The office, known as the Winchester Professional Building, stands empty and is covered by graffiti and surrounded by a chain link fence.
It is, however, in a prime location a few blocks from Stevens Creek Boulevard and the Westfield Valley Fair and Santana Row malls.
In March 2020, Kenneth Colbert, a Redondo Beach-based investor, paid $8.25 million for the building after securing a loan for $6.1 million. After the property’s mortgage became delinquent, the building was auctioned off through a foreclosure proceeding.
In June 2021, a group led by Los Gatos-based Sridhar Capital paid $2.9 million at auction to buy the offices, built in 1958.
Two recent owners had planned housing at the 0.6-acre site.
Last year, Colbert’s group proposed a mixed-use complex with ground-floor shops and restaurants. In May, Koch’s group proposed a five-story mixed-use housing complex. Both projects never received city approval.

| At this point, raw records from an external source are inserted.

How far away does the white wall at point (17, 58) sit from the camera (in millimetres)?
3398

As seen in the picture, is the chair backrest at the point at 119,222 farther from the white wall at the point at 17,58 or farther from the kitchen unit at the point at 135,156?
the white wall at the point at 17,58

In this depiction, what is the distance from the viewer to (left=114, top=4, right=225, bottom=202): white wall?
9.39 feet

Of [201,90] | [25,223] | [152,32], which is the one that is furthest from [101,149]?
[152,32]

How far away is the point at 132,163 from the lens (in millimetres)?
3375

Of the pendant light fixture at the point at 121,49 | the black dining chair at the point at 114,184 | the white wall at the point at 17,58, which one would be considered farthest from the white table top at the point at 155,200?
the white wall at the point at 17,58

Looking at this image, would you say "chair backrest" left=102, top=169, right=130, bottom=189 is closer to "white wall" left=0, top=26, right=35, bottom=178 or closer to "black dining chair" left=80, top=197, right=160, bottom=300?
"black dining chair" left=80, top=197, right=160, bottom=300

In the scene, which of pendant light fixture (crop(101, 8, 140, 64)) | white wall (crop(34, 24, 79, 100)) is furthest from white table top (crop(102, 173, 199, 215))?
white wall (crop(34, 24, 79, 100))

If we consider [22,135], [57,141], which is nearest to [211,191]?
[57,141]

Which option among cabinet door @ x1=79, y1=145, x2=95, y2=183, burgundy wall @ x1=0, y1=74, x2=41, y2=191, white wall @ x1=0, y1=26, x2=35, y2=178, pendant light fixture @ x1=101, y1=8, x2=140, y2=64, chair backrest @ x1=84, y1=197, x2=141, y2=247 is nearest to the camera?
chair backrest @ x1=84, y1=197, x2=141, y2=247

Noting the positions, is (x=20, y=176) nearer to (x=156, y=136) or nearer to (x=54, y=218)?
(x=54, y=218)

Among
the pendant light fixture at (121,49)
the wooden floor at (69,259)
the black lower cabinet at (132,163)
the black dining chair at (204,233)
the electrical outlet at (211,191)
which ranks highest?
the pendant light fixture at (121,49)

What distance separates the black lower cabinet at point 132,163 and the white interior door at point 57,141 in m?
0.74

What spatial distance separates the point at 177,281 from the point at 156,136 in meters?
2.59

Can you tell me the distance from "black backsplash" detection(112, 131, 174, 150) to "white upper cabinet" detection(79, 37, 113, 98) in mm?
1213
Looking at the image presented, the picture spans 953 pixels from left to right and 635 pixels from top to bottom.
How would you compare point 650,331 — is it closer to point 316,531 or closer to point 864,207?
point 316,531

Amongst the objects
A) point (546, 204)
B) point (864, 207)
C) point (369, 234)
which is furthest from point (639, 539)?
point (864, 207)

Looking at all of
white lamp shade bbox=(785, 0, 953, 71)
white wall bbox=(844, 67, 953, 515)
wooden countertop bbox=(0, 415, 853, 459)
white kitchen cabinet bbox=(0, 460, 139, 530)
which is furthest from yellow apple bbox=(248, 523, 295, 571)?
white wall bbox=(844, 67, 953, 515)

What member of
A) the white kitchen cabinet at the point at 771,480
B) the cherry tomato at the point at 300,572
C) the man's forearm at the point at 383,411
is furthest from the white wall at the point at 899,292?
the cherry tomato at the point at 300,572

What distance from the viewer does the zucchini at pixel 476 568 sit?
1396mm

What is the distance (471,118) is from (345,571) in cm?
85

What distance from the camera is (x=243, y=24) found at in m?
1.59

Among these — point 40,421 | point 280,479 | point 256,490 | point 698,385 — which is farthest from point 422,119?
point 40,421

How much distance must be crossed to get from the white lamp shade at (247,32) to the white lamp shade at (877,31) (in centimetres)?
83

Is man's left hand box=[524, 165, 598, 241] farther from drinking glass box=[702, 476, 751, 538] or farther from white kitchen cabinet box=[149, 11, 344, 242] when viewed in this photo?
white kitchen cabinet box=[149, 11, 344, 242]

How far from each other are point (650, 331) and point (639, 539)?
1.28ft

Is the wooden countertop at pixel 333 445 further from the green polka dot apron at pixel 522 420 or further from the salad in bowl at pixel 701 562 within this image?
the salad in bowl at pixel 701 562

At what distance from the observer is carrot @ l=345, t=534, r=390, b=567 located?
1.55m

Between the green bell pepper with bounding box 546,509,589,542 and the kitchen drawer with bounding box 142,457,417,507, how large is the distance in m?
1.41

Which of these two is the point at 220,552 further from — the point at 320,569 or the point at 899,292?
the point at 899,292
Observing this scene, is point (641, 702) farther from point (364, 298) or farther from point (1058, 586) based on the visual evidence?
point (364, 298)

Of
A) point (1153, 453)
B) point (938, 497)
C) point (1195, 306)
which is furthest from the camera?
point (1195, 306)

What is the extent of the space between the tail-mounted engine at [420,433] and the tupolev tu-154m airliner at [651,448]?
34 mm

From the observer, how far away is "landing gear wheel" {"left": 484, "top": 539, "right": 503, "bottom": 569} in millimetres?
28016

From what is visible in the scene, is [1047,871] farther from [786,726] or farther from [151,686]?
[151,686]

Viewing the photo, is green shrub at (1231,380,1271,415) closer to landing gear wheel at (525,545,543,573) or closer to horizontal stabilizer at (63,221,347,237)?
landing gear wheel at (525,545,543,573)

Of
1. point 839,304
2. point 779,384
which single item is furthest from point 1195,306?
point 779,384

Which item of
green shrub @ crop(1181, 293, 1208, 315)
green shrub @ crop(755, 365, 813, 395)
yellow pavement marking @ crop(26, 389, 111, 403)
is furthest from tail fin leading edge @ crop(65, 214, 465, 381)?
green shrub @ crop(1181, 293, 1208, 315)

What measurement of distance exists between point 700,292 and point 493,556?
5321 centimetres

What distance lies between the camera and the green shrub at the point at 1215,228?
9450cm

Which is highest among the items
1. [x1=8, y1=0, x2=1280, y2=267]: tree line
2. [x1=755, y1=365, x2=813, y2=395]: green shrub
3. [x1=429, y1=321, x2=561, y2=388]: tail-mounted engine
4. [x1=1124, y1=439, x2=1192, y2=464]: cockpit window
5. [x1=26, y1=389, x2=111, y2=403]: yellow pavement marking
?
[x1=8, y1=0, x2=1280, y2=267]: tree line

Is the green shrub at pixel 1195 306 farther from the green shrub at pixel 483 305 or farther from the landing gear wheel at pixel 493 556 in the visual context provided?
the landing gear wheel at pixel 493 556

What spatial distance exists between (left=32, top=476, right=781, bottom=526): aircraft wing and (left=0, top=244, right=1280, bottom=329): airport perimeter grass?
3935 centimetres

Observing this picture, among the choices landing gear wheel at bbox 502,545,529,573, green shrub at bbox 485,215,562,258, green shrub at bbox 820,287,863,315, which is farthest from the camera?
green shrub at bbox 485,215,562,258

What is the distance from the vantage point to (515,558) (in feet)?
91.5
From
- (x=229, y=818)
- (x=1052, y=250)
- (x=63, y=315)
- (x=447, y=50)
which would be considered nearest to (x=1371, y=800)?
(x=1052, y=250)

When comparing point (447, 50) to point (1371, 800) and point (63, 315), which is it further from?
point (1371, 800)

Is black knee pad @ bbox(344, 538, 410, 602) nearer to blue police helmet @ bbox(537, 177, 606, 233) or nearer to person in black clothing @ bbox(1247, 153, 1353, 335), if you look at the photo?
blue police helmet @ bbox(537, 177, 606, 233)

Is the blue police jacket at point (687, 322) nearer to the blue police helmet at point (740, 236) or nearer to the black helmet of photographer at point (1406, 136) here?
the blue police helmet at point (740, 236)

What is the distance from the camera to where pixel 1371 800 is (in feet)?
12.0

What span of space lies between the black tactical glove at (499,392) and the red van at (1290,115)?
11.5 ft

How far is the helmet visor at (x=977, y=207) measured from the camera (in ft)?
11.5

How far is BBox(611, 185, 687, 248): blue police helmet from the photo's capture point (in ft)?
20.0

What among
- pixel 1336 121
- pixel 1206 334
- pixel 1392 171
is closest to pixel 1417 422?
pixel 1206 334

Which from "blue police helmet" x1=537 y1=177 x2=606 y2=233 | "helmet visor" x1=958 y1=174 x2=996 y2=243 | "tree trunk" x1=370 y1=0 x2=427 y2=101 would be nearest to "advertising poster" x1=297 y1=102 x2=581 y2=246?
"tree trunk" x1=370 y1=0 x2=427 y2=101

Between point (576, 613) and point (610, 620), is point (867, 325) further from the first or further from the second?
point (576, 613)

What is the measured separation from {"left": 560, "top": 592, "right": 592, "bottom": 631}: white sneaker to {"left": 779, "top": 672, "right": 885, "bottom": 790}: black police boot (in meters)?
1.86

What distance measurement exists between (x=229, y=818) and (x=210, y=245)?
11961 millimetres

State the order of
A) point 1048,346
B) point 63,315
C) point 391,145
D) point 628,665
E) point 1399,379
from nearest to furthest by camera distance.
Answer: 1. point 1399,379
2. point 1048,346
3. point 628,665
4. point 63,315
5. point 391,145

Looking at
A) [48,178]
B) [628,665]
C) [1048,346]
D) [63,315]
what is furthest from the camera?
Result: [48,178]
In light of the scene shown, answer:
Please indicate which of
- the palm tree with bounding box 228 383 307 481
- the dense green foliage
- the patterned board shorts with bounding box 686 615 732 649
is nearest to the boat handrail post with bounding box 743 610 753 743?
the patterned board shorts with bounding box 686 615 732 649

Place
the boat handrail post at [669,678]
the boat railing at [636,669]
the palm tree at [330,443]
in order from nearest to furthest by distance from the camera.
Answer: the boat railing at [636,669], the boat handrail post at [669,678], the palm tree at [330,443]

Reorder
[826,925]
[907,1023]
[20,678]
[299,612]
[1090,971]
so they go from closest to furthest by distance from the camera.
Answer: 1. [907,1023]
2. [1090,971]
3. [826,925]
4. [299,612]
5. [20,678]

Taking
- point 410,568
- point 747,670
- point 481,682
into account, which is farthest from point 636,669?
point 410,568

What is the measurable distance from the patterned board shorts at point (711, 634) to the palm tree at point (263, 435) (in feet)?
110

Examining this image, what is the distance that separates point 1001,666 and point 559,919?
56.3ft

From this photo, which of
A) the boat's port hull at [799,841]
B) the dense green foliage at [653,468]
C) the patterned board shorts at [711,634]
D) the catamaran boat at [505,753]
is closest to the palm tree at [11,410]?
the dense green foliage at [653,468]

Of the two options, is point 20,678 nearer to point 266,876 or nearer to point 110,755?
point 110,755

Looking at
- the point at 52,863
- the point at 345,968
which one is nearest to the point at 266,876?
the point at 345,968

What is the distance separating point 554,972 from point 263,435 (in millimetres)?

In January, a San Jose property that was meant to be the site of an 803-unit affordable housing project at 199 Bassett Street also faced the auction block.
In February, a lender seized control of an unfinished, 15,500-square-foot San Jose shopping center on a busy stretch of Monterey Road.
Last month, two hotel sites in North San Jose also defaulted on their mortgages, with notices filed against 56-room hotelier and a landowner with plans for 200-room development.